Cette application, appelée « vigilance atmosphérique », permet également d’être informé des procédures préfectorales mises en place pour limiter ces pics, selon un cadre réglementaire par décision des préfets des départements concernés.

Les informations fournies sont basées sur les données quotidiennes des Associations Agréées pour la Surveillance de la Qualité de l’Air (AASQA) à J et J+1. Celles-ci sont saisies avant midi du jour J, afin de laisser le temps aux préfets des départements concernés d’enclencher les actions nécessaires.

Les données concernent l’ensemble du territoire français, à savoir aussi bien la France métropolitaine que les territoires d’outre-mer.

Il faut cependant noter qu’aucune correction n’est réalisée sur l’application vigilance atmosphérique. Son but est de suivre en temps réel les possibles épisodes de pollution. Il peut ainsi y avoir des manqués concernant les pics de pollution ou, à l’inverse, des épisodes prévus par erreur.

Chaque année, les AASQA ont l’obligation de produire et de publier un bilan renseignant le nombre d’épisodes de pollution survenus, ainsi que le nombre de ceux prévus, mais qui ne sont pas survenus.

Cet outil permet également d’accéder à l’historique des épisodes de pollution, en remontant jusqu’au 15 septembre 2017.

Le fonctionnement de l’outil vigilance atmosphérique

Vigilance atmosphérique est accessible depuis une carte sur le site du LCQSA. Il se divise en deux cartes distinctes : une carte faisant état des pics de pollution et une carte regroupant les procédures préfectorales décidées.

Il existe deux seuils en cas d’épisode de pollution :

  • le seuil d’information où des recommandations sanitaires sont prises par le préfet. Il est dépassé lorsque les PM10 atteignent 50 microgrammes par mètre cube d’air.
  • le seuil d’alerte où des mesures d’urgence réglementaires sont adoptées (circulation différenciée, limitation de vitesse…). Il survient lorsque les PM10 sont supérieures à 80 microgrammes par mètre cube d’air.

Carte des épisodes de pollution

Pour simplifier la lecture par tous, les pics de pollution sont identifiés à l’aide d’un code couleur :

  • Vert = il n’y a pas de dépassement de seuil
  • Orange = dépassement du seuil d’information
  • Orange foncé = dépassement persistant du seuil d’information
  • Rouge = le seuil d’alerte est dépassé

Carte des procédures préfectorales

Un pictogramme vient compléter un code couleur lorsqu’une procédure préfectorale est déclenchée.

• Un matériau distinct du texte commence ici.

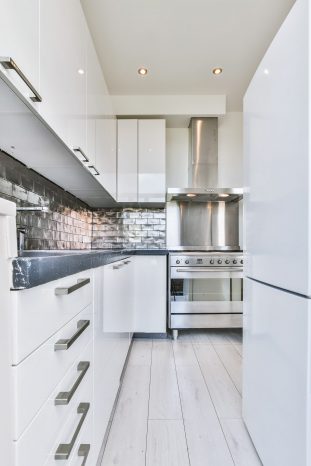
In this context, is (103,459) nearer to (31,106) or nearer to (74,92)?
(31,106)

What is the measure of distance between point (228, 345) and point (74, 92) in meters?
2.34

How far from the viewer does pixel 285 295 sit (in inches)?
38.4

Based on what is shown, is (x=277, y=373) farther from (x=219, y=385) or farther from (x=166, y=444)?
(x=219, y=385)

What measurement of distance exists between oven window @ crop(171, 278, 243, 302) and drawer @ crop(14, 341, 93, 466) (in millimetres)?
2024

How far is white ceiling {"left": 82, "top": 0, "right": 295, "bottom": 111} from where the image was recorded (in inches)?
76.9

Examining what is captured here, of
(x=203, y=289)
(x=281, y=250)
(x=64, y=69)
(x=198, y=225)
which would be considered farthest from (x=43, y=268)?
(x=198, y=225)

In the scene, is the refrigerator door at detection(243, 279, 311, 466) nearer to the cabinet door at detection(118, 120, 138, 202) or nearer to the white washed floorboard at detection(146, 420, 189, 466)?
the white washed floorboard at detection(146, 420, 189, 466)

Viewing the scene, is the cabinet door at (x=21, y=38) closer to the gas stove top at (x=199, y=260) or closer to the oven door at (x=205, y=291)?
the gas stove top at (x=199, y=260)

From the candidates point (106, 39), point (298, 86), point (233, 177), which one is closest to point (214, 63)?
point (106, 39)

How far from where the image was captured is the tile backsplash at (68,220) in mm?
1552

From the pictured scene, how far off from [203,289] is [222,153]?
167 centimetres

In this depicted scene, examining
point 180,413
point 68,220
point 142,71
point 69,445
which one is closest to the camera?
point 69,445

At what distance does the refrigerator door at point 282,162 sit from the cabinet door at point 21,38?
85 centimetres

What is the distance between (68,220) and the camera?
7.94 feet
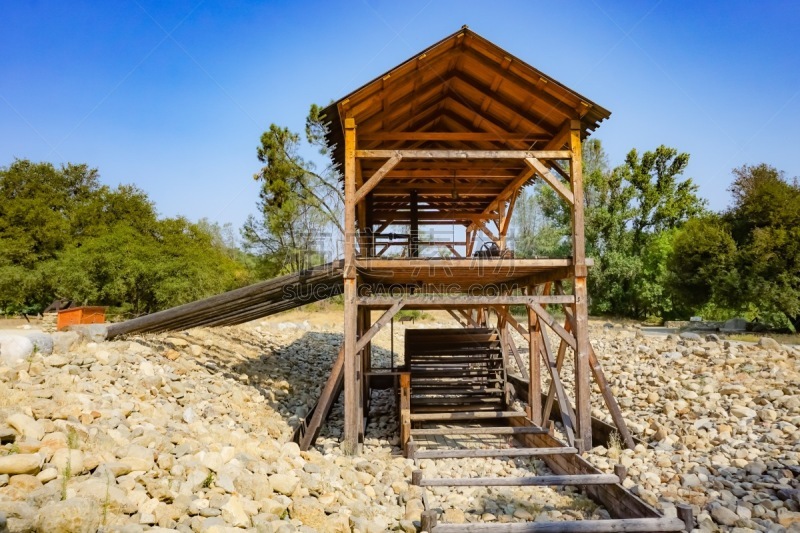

En cliquant sur le pictogramme, les utilisateurs ont accès aux polluants mis en cause (dioxyde d’azote, dioxyde de soufre, ozone, particules fines) et aux actions mises en place pour réduire les émissions de ces polluants selon les secteurs d’activité. Il permet également de connaître les éventuelles mesures d’accompagnement entreprises par les collectivités territoriales.

Le code couleur est le suivant :

  • Vert = pas de procédure
  • Orange = procédure d’information
  • Rouge = procédure d’alerte
  • Gris = en attente d’information sur la procédure

Concernant le dispositif Crit’Air, la circulation différenciée est appliquée dès lors que le seuil d’alerte est dépassé. Il devient alors obligatoire de vous munir d’un certificat qualité de l’air pour vous déplacer.